La fuorviante traccia su Pascoli

Una delle sette tracce proposte per la prova d’italiano dell’esame di maturità riguarda un noto componimento pascoliano (La via ferrata) compreso nelle Myricae, la prima raccolta poetica pubblicata da Giovanni Pascoli. Sulla traccia mi sono arrivate decine di segnalazioni di studenti e insegnanti, disorientati o dubbiosi sull’analisi da svolgere. Scopriamo perché.

Al terzo punto della traccia si chiedeva: «Quale elemento lessicale è presente in ogni strofa della poesia»? Si aggiungeva quindi: «Illustrane il senso». Il senso, attenzione, non il significato. Si richiedeva cioè di spiegare il valore assunto da quell’elemento lessicale nel contesto del componimento. Se leggiamo con attenzione la lirica pascoliana, un madrigale composto di due terzine e una quartina, scopriamo tuttavia che un elemento lessicale comune alle tre strofe non c’è. Per elemento lessicale comune si deve difatti qui intendere una parola – o al limite un’espressione, non certo una radice – che compaia identica in ciascuna delle tre strofe. Nella poesia non c’è però nessuna parola che risponda allo scopo, nemmeno un articolo, una preposizione o una congiunzione, che sono parole a tutti gli effetti (per quanto “grammaticali”) e in quanto tali registrate, come amore o cantare, dolcemente o gratuito, in un qualunque dizionario di italiano dell’uso corrente.

Compiti:
(a) Trascrivi dal testo su Pascoli il passo che si apre con le parole contenenti «La fuorviante traccia» e si chiude con «svolgere. Scopriamo perché.».
(b) Stabilisci se queste affermazioni concordano con il testo su Pascoli, rispondendo sì o no e citando fedelmente le parole decisive: (i) la poesia è composta di due terzine e una quartina; (ii) Myricae è l'ultima raccolta poetica pubblicata da Pascoli; (iii) la traccia chiedeva di illustrare il significato dell'elemento lessicale.
Le righe non hanno nulla a che vedere con il testo su Pascoli.

Dati di partenza:
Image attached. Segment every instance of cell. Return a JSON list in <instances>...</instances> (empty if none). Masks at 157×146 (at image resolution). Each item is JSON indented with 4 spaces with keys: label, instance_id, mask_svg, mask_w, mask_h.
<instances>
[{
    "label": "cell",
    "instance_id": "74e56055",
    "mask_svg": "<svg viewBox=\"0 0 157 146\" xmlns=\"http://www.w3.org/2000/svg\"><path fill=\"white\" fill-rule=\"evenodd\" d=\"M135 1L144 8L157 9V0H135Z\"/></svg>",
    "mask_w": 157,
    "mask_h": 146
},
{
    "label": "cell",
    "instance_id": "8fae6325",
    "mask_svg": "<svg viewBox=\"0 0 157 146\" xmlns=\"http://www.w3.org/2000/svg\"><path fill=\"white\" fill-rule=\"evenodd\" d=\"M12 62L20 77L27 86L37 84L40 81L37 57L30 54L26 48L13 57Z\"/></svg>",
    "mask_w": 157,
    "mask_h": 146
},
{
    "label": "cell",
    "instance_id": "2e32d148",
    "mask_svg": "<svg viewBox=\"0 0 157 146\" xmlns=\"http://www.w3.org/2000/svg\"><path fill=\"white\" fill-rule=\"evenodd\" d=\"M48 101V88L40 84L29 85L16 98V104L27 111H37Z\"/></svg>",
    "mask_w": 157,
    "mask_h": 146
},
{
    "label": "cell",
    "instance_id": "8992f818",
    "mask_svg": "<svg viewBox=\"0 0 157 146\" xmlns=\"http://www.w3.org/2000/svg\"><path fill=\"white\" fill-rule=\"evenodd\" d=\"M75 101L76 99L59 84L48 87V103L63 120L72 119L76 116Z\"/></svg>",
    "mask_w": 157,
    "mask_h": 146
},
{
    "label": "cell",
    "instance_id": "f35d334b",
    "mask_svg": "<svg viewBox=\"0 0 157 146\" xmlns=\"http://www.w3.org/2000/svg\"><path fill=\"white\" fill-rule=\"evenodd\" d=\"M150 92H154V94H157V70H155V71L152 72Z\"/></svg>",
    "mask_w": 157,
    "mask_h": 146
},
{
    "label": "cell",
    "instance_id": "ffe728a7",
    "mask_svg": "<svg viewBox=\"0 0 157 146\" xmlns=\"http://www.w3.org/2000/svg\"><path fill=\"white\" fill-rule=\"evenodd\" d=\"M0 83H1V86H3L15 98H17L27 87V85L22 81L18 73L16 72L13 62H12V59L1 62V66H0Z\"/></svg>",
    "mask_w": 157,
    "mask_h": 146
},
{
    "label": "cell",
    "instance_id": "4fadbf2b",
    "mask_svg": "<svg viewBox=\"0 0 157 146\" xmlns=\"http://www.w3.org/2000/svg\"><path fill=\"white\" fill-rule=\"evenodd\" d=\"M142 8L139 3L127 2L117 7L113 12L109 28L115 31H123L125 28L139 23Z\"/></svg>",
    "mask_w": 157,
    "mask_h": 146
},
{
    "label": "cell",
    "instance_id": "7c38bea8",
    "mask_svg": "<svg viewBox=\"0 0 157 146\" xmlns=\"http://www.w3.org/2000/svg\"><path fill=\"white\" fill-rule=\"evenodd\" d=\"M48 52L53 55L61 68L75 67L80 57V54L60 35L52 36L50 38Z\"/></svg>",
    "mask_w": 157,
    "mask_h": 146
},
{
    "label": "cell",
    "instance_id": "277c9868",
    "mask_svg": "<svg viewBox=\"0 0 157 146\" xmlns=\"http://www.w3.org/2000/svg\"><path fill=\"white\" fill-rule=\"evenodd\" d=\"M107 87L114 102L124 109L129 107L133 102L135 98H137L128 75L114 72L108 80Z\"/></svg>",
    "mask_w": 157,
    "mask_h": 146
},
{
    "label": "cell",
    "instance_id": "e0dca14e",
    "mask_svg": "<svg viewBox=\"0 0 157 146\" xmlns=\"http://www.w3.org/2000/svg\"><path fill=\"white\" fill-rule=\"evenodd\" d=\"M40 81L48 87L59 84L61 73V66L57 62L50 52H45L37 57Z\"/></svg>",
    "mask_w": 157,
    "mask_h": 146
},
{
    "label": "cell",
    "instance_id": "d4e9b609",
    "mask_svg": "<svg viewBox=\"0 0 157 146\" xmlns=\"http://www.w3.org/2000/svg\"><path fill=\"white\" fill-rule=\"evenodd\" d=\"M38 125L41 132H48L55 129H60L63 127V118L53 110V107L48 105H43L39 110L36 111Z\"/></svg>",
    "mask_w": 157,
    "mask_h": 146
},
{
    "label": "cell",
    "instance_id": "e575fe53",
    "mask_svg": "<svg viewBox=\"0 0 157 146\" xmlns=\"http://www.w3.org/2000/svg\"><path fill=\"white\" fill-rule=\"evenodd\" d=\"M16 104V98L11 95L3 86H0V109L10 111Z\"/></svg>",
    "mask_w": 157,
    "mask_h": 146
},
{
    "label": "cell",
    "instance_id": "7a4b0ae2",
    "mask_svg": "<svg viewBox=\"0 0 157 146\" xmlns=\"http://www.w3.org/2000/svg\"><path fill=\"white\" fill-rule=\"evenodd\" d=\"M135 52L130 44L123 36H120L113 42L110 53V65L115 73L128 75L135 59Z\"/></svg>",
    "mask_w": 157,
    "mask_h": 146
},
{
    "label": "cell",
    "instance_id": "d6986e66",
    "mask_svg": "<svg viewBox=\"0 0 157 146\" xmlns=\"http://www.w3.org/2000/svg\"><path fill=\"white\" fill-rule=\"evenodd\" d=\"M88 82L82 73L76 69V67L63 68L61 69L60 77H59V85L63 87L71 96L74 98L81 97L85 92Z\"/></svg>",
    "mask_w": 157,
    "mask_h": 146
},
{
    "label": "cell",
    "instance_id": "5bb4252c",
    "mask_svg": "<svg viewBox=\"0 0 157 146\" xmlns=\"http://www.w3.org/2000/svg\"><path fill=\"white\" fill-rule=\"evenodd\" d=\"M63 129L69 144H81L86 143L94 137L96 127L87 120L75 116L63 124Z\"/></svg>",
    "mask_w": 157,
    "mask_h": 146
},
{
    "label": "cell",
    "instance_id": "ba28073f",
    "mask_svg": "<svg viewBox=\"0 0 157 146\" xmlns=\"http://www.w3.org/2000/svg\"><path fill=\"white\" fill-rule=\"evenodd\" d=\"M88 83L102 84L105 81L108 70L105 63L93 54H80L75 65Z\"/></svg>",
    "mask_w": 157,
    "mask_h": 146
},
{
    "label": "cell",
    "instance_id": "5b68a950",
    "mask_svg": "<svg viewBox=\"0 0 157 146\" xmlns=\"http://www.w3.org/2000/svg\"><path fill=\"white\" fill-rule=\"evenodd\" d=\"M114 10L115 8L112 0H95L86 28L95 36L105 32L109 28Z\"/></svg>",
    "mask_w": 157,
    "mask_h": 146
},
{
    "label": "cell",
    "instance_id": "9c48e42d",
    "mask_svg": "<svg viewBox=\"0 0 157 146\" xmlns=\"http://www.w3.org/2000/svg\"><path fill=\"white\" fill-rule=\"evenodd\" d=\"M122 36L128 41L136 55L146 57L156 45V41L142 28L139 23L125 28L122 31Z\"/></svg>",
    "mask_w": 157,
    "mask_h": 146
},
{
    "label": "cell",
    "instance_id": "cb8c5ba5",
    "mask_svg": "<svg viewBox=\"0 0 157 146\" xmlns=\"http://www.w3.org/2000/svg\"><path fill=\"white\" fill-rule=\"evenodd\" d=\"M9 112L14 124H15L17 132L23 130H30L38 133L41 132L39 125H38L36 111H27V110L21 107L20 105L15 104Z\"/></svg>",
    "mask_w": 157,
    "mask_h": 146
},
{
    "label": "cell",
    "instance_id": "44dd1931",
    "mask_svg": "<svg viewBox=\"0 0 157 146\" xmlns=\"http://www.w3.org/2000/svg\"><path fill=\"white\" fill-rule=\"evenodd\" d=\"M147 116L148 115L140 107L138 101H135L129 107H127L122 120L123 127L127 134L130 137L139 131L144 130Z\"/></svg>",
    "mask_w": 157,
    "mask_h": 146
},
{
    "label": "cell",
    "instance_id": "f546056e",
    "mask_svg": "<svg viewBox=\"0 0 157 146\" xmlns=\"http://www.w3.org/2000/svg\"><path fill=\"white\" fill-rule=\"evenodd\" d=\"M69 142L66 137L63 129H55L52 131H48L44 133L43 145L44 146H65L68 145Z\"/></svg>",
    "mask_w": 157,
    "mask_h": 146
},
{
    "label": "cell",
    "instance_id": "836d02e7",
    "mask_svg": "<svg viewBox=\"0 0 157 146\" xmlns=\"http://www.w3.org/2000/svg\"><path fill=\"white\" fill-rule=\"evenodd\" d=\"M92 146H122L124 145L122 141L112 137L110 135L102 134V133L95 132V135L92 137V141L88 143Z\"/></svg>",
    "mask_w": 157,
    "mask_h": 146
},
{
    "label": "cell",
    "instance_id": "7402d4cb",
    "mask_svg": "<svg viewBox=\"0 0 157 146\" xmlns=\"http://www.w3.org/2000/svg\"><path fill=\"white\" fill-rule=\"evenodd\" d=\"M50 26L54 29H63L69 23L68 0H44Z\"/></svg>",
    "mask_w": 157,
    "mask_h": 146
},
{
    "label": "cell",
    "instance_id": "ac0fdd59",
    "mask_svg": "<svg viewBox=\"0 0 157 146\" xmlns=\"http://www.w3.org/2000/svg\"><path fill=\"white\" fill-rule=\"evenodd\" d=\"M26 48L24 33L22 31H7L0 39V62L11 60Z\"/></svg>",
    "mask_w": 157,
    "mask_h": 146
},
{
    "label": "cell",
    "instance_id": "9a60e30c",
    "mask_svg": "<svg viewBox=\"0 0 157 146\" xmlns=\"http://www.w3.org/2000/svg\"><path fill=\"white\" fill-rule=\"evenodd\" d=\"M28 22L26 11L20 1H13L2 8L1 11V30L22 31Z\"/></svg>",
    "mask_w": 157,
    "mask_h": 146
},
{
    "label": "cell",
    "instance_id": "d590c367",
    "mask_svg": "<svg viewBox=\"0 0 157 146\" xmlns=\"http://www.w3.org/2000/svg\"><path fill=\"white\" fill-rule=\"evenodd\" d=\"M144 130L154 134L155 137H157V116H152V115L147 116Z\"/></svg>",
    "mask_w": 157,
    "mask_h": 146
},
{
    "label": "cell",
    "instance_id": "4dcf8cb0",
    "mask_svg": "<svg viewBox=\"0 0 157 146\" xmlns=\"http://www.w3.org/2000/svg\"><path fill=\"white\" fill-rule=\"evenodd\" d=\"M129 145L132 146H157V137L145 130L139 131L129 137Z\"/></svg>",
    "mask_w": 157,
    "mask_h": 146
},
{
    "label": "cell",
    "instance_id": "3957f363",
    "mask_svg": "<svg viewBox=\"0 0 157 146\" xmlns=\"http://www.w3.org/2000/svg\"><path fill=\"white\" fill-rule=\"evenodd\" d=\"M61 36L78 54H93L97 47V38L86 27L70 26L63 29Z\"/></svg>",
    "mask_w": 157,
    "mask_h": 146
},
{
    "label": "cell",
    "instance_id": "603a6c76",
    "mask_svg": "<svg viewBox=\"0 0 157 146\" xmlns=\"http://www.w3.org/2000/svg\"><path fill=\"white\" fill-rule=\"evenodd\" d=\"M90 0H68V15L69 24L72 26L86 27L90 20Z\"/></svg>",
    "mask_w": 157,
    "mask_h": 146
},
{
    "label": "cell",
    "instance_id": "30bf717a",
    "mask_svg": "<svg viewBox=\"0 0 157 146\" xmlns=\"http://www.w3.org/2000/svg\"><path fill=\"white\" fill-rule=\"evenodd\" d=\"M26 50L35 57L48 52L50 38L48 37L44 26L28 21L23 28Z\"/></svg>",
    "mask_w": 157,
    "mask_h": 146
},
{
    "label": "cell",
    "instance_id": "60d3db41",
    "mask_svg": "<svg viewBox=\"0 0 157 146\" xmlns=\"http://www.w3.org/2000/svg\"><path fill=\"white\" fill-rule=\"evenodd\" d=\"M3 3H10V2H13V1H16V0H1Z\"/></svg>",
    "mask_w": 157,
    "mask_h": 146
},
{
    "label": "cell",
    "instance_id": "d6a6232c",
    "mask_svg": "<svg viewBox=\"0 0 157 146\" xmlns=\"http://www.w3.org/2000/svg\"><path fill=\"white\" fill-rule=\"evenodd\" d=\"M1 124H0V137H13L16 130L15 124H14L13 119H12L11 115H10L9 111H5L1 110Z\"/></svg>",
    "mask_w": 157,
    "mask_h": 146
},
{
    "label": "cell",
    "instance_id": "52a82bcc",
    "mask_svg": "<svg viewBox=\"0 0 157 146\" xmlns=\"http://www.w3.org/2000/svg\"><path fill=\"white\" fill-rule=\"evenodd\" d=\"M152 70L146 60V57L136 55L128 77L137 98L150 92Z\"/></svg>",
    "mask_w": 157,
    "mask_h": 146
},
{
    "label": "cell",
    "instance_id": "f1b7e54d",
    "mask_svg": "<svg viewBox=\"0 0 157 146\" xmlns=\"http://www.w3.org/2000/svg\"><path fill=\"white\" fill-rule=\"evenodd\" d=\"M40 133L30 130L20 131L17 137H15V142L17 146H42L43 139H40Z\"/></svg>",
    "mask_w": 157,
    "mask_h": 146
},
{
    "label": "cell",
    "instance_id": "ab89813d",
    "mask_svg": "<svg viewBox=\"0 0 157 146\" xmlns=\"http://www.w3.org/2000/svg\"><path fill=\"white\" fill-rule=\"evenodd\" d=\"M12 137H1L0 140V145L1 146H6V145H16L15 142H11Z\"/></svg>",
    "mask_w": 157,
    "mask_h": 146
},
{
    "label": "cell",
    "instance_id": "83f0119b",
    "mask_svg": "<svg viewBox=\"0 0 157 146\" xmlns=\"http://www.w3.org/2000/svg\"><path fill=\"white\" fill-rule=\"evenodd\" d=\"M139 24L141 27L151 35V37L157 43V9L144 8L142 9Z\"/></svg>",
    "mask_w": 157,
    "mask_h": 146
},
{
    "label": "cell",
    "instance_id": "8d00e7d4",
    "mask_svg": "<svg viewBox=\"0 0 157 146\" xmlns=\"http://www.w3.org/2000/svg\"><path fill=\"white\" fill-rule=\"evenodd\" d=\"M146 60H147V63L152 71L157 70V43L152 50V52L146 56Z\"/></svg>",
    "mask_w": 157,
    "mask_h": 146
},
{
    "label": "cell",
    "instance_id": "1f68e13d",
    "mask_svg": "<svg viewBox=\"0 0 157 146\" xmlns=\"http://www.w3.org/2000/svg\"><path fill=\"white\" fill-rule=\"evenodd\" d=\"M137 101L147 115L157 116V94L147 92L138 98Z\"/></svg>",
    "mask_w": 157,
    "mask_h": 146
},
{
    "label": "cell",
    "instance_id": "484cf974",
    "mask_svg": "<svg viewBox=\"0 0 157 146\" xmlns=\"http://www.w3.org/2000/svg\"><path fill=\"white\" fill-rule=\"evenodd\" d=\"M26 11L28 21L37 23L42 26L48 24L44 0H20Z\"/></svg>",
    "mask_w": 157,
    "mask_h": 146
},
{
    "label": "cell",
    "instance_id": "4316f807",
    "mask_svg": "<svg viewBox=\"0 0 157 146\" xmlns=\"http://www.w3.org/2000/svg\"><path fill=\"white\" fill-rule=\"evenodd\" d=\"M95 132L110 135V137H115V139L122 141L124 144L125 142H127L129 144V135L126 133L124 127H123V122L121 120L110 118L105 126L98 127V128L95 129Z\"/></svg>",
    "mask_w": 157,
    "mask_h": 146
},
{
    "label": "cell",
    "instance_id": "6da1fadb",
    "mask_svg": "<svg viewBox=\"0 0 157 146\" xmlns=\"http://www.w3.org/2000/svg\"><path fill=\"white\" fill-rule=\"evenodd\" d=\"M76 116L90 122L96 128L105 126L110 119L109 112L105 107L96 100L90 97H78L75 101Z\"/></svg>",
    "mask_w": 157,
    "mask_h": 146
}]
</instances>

Risposte in ordine:
(a)
La fuorviante traccia su Pascoli

Una delle sette tracce proposte per la prova d’italiano dell’esame di maturità riguarda un noto componimento pascoliano (La via ferrata) compreso nelle Myricae, la prima raccolta poetica pubblicata da Giovanni Pascoli. Sulla traccia mi sono arrivate decine di segnalazioni di studenti e insegnanti, disorientati o dubbiosi sull’analisi da svolgere. Scopriamo perché.

(b)
(i) Sì: «un madrigale composto di due terzine e una quartina».
(ii) No: «la prima raccolta poetica pubblicata da Giovanni Pascoli».
(iii) No: «Il senso, attenzione, non il significato.»